Edouard allait lui résumer l’étendue de l’hypocrisie de Vichy pour se faire plaindre (et pour envisager de réclamer un verre au Caribou dans la soirée) quand il remarqua que le calme s’était fait autour d’eux.
- C’est pas vrai,  s’exclama Alex en remarquant lui aussi la disparition de Rose et Léonie (Gaston, lui, continuait à s’accrocher à son père de sa petite main bien collante de sucre), tu as pensé à les momifier ? C’est ridicule mais au moins, ils ne bougeraient plus.

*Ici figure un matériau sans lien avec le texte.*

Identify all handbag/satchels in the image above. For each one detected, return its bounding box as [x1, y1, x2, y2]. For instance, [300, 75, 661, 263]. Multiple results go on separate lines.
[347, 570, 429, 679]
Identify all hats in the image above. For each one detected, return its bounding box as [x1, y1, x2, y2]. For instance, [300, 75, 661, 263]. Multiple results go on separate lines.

- Le problème, c’est que ça nécessiterait de les tuer, répliqua Edouard au tac au tac, avant que Gaston ne puisse trouver l’idée excellente, mais ce n’est pas possible ! Je ne vais jamais pouvoir retourner auprès des officiels. Das ist eine kolossale Konspiration, dit-il en singeant l’accent allemand.
Il fit signe à Alex qui allait protester qu’ils allaient chercher ensemble puis se remémorant que les deux petites filles voulaient aller voir le cirque, il entraîna Alexandre et Gaston à sa suite. Avec un peu de chance, ils arriveraient à temps pour éviter qu’elles ne finissent dévorées par un lion.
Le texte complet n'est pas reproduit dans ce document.